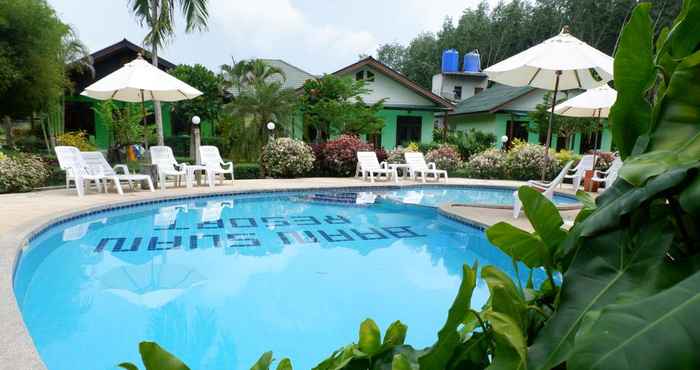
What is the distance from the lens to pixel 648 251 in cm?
57

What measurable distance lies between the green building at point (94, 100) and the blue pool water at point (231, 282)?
1355 cm

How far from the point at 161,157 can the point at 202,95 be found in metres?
7.57

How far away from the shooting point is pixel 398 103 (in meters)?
22.0

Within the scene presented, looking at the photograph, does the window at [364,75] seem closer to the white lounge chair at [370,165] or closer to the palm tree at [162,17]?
the palm tree at [162,17]

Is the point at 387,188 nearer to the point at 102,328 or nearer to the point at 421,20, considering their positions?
the point at 102,328

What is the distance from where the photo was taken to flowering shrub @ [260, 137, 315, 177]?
13914mm

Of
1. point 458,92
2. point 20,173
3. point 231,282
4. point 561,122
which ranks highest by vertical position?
point 458,92

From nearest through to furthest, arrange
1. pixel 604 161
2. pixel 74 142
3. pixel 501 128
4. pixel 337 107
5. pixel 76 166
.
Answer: pixel 76 166 < pixel 604 161 < pixel 74 142 < pixel 337 107 < pixel 501 128

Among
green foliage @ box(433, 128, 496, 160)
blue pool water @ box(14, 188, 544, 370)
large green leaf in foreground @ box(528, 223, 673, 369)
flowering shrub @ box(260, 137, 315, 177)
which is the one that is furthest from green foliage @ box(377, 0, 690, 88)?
large green leaf in foreground @ box(528, 223, 673, 369)

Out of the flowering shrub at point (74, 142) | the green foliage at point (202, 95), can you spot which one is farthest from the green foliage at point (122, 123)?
the green foliage at point (202, 95)

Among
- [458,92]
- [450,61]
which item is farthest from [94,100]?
[458,92]

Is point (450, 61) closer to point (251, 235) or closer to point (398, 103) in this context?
point (398, 103)

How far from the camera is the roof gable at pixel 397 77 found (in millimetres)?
20581

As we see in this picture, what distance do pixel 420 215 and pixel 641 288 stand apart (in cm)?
849
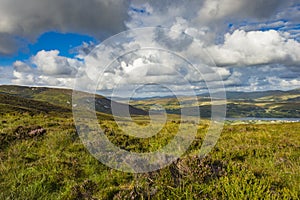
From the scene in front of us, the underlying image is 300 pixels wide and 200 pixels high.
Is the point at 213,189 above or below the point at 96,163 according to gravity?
above

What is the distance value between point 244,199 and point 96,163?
17.1 ft

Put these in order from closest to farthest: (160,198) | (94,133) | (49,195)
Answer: (160,198), (49,195), (94,133)

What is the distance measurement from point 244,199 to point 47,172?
5.15 meters

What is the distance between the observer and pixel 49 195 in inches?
221

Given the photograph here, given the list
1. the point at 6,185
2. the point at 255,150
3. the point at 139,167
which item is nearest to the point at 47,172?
the point at 6,185

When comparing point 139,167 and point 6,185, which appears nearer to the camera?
point 6,185

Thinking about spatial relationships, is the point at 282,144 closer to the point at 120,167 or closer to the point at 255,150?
the point at 255,150

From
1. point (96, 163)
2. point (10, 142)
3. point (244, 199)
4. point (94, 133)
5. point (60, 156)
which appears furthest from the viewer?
point (94, 133)

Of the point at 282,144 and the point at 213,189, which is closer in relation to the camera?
the point at 213,189

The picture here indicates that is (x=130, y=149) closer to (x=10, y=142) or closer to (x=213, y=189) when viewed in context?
(x=10, y=142)

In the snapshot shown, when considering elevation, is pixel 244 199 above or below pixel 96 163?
above

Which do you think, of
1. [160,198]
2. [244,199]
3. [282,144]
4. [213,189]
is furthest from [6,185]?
[282,144]

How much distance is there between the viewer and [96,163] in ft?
27.0

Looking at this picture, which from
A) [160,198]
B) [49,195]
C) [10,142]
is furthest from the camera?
[10,142]
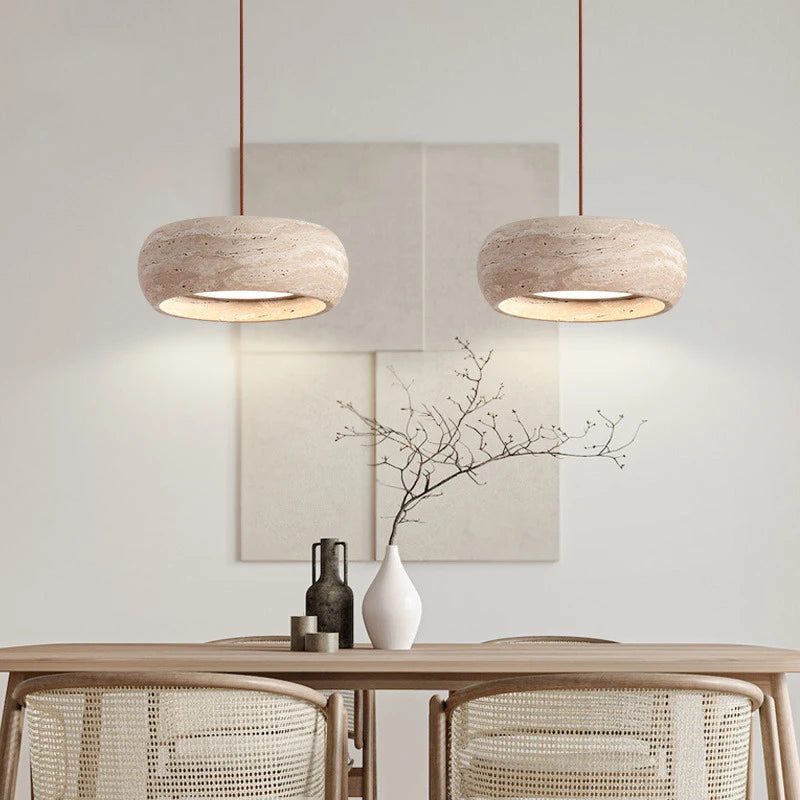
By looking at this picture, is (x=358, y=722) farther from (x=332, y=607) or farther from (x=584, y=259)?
(x=584, y=259)

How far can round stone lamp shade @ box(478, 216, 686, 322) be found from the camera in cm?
251

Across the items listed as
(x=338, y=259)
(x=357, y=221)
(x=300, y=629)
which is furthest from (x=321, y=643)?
(x=357, y=221)

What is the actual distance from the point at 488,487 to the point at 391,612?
1175 millimetres

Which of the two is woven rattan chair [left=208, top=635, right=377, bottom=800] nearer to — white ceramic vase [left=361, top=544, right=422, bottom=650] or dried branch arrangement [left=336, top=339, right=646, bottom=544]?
white ceramic vase [left=361, top=544, right=422, bottom=650]

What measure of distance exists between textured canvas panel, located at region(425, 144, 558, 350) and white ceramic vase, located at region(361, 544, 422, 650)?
132cm

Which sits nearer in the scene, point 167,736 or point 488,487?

THE TASK ▸ Retype exactly the lines from the one containing "By looking at" through the last line of the records above, including both.

OUTPUT ▸
By looking at this picture, is (x=358, y=722) farther from (x=332, y=607) or farther from (x=584, y=259)?
(x=584, y=259)

How far can round stone lamp shade @ box(478, 216, 686, 322) be found from the camera in cm?
251

Across the items listed as
(x=338, y=259)
(x=357, y=221)
(x=300, y=629)
which is furthest from (x=321, y=643)?
(x=357, y=221)

What is the actual distance from the point at 488,487 to the point at 391,612?
1175 millimetres

Which of the two is woven rattan chair [left=208, top=635, right=377, bottom=800] nearer to — white ceramic vase [left=361, top=544, right=422, bottom=650] or dried branch arrangement [left=336, top=339, right=646, bottom=544]?
white ceramic vase [left=361, top=544, right=422, bottom=650]

What measure of distance exists between textured canvas panel, located at region(425, 144, 558, 350) and white ceramic vase, located at region(361, 544, 422, 650)?
132cm

Which sits nearer in the scene, point 167,736 or point 488,487?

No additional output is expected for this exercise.